**The problem**
Reproduce all of the records below verbatim, leaving out the pictures.

(Spatial questions linked to pictures)
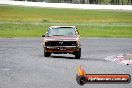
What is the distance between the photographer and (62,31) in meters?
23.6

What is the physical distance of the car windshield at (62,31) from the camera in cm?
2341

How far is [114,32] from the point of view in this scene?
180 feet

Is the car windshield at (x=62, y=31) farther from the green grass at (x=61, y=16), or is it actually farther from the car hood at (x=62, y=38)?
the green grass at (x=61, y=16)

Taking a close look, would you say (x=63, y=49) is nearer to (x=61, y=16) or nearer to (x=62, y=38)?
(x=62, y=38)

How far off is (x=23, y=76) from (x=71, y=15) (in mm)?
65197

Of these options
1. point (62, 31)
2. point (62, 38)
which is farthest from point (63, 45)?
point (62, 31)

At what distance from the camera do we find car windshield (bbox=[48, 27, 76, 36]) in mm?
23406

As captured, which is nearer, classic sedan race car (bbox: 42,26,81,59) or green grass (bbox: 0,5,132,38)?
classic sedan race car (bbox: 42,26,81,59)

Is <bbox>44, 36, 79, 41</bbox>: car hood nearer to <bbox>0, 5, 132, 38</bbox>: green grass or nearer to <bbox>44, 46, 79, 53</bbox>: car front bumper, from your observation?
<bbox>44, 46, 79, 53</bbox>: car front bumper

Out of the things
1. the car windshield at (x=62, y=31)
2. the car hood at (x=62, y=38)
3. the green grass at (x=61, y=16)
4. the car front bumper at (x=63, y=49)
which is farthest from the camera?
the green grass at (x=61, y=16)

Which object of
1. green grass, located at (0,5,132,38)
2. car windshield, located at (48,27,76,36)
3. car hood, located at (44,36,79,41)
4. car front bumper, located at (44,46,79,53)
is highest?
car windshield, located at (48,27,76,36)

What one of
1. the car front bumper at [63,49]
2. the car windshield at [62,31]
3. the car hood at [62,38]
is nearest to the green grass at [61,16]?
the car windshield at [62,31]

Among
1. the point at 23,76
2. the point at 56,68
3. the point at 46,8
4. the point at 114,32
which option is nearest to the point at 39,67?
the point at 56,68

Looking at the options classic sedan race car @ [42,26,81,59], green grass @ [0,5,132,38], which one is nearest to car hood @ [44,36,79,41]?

**Full output**
What is the distance between the photographer and (62,31) in meters?
23.6

What is the physical distance of the car windshield at (62,31) from the camera in cm?
2341

How far is [114,32] from the point of view in this scene?
180 feet

Is the car windshield at (x=62, y=31) farther from the green grass at (x=61, y=16), or is it actually farther from the car hood at (x=62, y=38)?
the green grass at (x=61, y=16)

Taking a close look, would you say (x=63, y=49) is nearer to (x=61, y=16) or nearer to (x=62, y=38)?
(x=62, y=38)

How far off is (x=23, y=76) from (x=71, y=15) (in mm)?
65197

Of these options
1. point (62, 31)
2. point (62, 38)
which is farthest from point (63, 45)?
point (62, 31)

At what distance from the camera do we find car windshield (bbox=[48, 27, 76, 36]) in mm?
23406

As captured, which is nearer, classic sedan race car (bbox: 42,26,81,59) or green grass (bbox: 0,5,132,38)?
classic sedan race car (bbox: 42,26,81,59)

Is <bbox>44, 36, 79, 41</bbox>: car hood nearer to <bbox>0, 5, 132, 38</bbox>: green grass or nearer to <bbox>44, 46, 79, 53</bbox>: car front bumper, from your observation?
<bbox>44, 46, 79, 53</bbox>: car front bumper

Out of the things
1. the car windshield at (x=62, y=31)
2. the car hood at (x=62, y=38)
3. the green grass at (x=61, y=16)
4. the car front bumper at (x=63, y=49)
which is farthest from the camera?
the green grass at (x=61, y=16)

Which object of
1. green grass, located at (0,5,132,38)
2. car windshield, located at (48,27,76,36)
3. car hood, located at (44,36,79,41)
4. car front bumper, located at (44,46,79,53)
is highest?
car windshield, located at (48,27,76,36)

What one of
1. the car front bumper at [63,49]
2. the car windshield at [62,31]
3. the car hood at [62,38]
is nearest to the green grass at [61,16]?
the car windshield at [62,31]

Among
1. the point at 23,76
2. the point at 56,68
3. the point at 46,8
4. the point at 114,32
which option is nearest to the point at 39,67?
the point at 56,68

Looking at the options classic sedan race car @ [42,26,81,59], green grass @ [0,5,132,38], which one is nearest to car hood @ [44,36,79,41]?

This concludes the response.